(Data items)
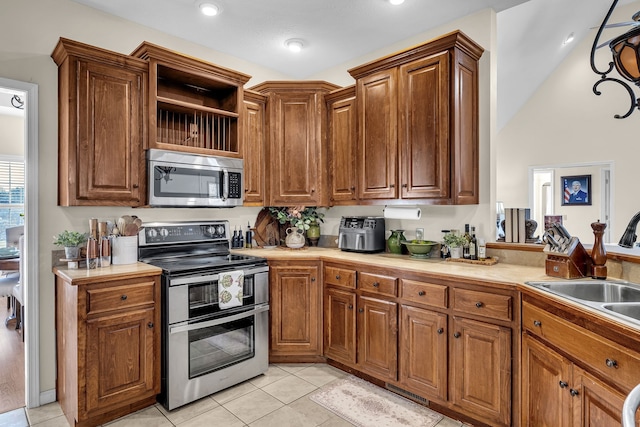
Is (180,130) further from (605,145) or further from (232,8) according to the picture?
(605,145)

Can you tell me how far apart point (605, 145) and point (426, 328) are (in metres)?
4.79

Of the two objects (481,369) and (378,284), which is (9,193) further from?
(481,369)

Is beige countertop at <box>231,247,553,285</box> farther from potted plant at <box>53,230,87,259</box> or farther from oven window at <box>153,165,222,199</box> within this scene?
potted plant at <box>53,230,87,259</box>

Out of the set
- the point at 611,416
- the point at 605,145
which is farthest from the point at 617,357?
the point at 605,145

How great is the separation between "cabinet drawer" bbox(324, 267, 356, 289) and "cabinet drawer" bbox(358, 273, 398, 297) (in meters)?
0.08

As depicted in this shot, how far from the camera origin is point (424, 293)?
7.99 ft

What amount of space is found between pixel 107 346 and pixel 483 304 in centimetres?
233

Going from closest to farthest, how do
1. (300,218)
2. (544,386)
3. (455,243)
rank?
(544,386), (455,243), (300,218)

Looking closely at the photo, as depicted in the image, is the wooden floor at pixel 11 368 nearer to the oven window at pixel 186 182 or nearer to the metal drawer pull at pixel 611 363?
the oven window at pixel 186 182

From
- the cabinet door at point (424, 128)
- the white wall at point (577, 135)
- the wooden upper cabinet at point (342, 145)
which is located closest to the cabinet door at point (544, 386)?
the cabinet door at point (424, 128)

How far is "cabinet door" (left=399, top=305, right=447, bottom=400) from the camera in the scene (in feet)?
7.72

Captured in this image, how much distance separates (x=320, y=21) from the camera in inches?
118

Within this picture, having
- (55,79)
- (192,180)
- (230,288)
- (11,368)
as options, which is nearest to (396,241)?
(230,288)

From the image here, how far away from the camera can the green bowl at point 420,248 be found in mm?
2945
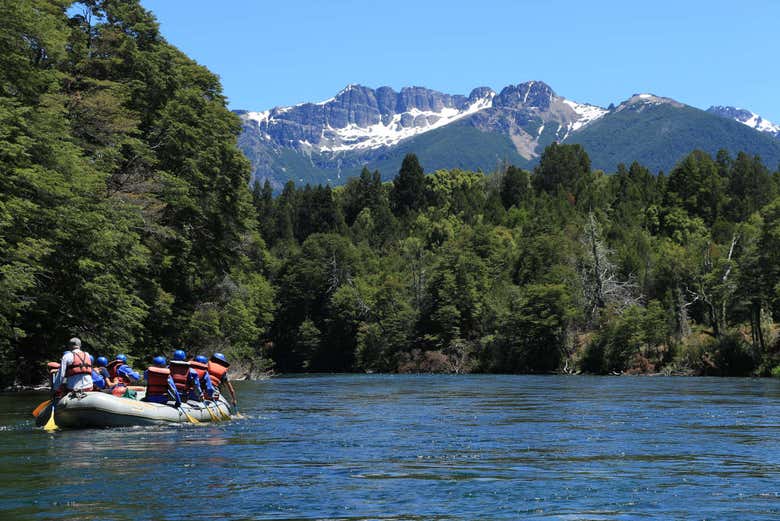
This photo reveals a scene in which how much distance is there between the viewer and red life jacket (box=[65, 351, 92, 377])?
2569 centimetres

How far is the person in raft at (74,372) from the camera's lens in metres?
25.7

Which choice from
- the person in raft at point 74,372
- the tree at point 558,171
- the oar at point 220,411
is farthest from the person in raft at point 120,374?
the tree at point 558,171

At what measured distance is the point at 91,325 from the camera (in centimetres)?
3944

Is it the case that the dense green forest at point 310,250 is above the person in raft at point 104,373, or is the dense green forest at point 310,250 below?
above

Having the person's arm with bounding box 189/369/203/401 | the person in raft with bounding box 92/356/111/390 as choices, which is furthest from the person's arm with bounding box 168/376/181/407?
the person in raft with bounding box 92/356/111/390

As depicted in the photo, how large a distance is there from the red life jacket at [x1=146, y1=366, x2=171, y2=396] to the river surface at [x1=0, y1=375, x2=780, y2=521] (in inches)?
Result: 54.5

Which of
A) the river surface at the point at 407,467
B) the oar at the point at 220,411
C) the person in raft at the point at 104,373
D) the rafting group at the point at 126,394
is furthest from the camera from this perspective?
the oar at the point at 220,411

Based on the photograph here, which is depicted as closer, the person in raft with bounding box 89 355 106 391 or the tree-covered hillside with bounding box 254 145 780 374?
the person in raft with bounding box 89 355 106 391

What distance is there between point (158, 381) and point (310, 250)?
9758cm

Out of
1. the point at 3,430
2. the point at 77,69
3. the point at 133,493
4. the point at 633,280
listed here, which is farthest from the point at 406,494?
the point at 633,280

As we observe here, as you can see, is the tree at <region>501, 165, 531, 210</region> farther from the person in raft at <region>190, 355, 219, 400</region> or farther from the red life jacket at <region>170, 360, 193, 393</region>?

[What the task requires]: Convert the stretch of the data items from the line containing "What amount of" through the line containing "Result: 54.5" into a JSON list of strings, one string per line, with blank lines omitted. Leave the pictures out of the list.

[Task answer]:
[
  "What amount of space is found between pixel 107 346 and pixel 483 304 in centimetres?",
  "233",
  "Going from closest to farthest, how do",
  "1. (300,218)",
  "2. (544,386)",
  "3. (455,243)",
  "rank?",
  "(544,386), (455,243), (300,218)",
  "Looking closely at the photo, as depicted in the image, is the wooden floor at pixel 11 368 nearer to the oven window at pixel 186 182 or nearer to the metal drawer pull at pixel 611 363?",
  "the oven window at pixel 186 182",
  "From",
  "- the cabinet door at point (424, 128)",
  "- the white wall at point (577, 135)",
  "- the wooden upper cabinet at point (342, 145)",
  "which is located closest to the cabinet door at point (544, 386)?",
  "the cabinet door at point (424, 128)",
  "How far is \"cabinet door\" (left=399, top=305, right=447, bottom=400) from the camera in the scene (in feet)?",
  "7.72",
  "Captured in this image, how much distance separates (x=320, y=21) from the camera in inches?",
  "118",
  "Within this picture, having",
  "- (55,79)",
  "- (192,180)",
  "- (230,288)",
  "- (11,368)",
  "as options, which is nearest to (396,241)?",
  "(230,288)",
  "From the image here, how far away from the camera can the green bowl at point 420,248 be found in mm?",
  "2945",
  "This photo reveals a scene in which how much distance is there between the viewer and red life jacket (box=[65, 351, 92, 377])?",
  "2569 centimetres",
  "How far is the person in raft at (74,372) from the camera's lens in metres?",
  "25.7",
  "Which choice from",
  "- the person in raft at point 74,372",
  "- the tree at point 558,171",
  "- the oar at point 220,411",
  "is farthest from the person in raft at point 120,374?",
  "the tree at point 558,171",
  "At what measured distance is the point at 91,325 from the camera (in centimetres)?",
  "3944",
  "Is it the case that the dense green forest at point 310,250 is above the person in raft at point 104,373, or is the dense green forest at point 310,250 below?",
  "above",
  "Having the person's arm with bounding box 189/369/203/401 | the person in raft with bounding box 92/356/111/390 as choices, which is furthest from the person's arm with bounding box 168/376/181/407?",
  "the person in raft with bounding box 92/356/111/390",
  "As depicted in the photo, how large a distance is there from the red life jacket at [x1=146, y1=366, x2=171, y2=396] to the river surface at [x1=0, y1=375, x2=780, y2=521] (in inches)?",
  "Result: 54.5"
]